### EXERCISE DESCRIPTION
Format every line of the items below as a Markdown table with two columns, Row and Line, giving each line a row number and leaving out blank lines.

Items in a dataset

# # # # #

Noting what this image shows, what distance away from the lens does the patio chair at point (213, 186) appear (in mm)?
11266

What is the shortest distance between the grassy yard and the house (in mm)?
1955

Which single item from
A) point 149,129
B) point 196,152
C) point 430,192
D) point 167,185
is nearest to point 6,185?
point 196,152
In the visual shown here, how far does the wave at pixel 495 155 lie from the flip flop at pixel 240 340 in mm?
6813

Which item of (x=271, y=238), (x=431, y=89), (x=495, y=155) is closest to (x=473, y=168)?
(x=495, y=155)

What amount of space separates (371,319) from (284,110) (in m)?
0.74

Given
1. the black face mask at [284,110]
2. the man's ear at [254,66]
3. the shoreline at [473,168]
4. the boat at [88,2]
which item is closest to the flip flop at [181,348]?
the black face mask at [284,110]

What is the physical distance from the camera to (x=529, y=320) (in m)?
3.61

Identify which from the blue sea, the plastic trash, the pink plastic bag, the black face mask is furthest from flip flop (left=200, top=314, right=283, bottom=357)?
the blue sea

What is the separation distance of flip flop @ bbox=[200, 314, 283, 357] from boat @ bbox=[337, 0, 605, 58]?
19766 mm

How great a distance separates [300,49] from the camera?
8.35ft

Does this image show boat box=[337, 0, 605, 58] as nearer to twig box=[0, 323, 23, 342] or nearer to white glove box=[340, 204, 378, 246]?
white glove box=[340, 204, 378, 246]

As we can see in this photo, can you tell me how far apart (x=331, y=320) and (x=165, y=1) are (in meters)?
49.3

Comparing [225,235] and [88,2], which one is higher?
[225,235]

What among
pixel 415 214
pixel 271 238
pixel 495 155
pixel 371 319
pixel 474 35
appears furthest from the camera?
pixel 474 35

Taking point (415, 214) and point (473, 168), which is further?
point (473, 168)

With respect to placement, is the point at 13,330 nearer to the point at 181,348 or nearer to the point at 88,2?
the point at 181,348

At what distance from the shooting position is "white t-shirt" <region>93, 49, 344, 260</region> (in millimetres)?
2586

# # # # #

### ANSWER IN FULL
| Row | Line |
|---|---|
| 1 | Noting what this image shows, what distance away from the lens does the patio chair at point (213, 186) appear (in mm)? |
| 2 | 11266 |
| 3 | What is the shortest distance between the grassy yard and the house (in mm)? |
| 4 | 1955 |
| 5 | Which single item from |
| 6 | A) point 149,129 |
| 7 | B) point 196,152 |
| 8 | C) point 430,192 |
| 9 | D) point 167,185 |
| 10 | is nearest to point 6,185? |
| 11 | point 196,152 |
| 12 | In the visual shown here, how far does the wave at pixel 495 155 lie from the flip flop at pixel 240 340 in mm? |
| 13 | 6813 |
| 14 | Which item of (x=271, y=238), (x=431, y=89), (x=495, y=155) is closest to (x=473, y=168)? |
| 15 | (x=495, y=155) |
| 16 | What amount of space separates (371,319) from (284,110) (in m)? |
| 17 | 0.74 |
| 18 | Given |
| 19 | 1. the black face mask at [284,110] |
| 20 | 2. the man's ear at [254,66] |
| 21 | 3. the shoreline at [473,168] |
| 22 | 4. the boat at [88,2] |
| 23 | which item is closest to the flip flop at [181,348]? |
| 24 | the black face mask at [284,110] |
| 25 | What is the physical distance from the camera to (x=529, y=320) (in m)? |
| 26 | 3.61 |
| 27 | Identify which from the blue sea, the plastic trash, the pink plastic bag, the black face mask is furthest from flip flop (left=200, top=314, right=283, bottom=357)? |
| 28 | the blue sea |
| 29 | What is the separation distance of flip flop @ bbox=[200, 314, 283, 357] from boat @ bbox=[337, 0, 605, 58]? |
| 30 | 19766 mm |
| 31 | How great a distance separates [300,49] from the camera? |
| 32 | 8.35ft |
| 33 | Does this image show boat box=[337, 0, 605, 58] as nearer to twig box=[0, 323, 23, 342] or nearer to white glove box=[340, 204, 378, 246]? |
| 34 | white glove box=[340, 204, 378, 246] |
| 35 | As we can see in this photo, can you tell me how far apart (x=331, y=320) and (x=165, y=1) are (in meters)? |
| 36 | 49.3 |
| 37 | Comparing [225,235] and [88,2], which one is higher? |
| 38 | [225,235] |
| 39 | What among |
| 40 | pixel 415 214 |
| 41 | pixel 271 238 |
| 42 | pixel 495 155 |
| 43 | pixel 371 319 |
| 44 | pixel 474 35 |
| 45 | appears furthest from the camera? |
| 46 | pixel 474 35 |
| 47 | Taking point (415, 214) and point (473, 168), which is further? |
| 48 | point (473, 168) |
| 49 | With respect to placement, is the point at 13,330 nearer to the point at 181,348 or nearer to the point at 88,2? |
| 50 | the point at 181,348 |
| 51 | At what distance from the shooting position is "white t-shirt" <region>93, 49, 344, 260</region> (in millimetres)? |
| 52 | 2586 |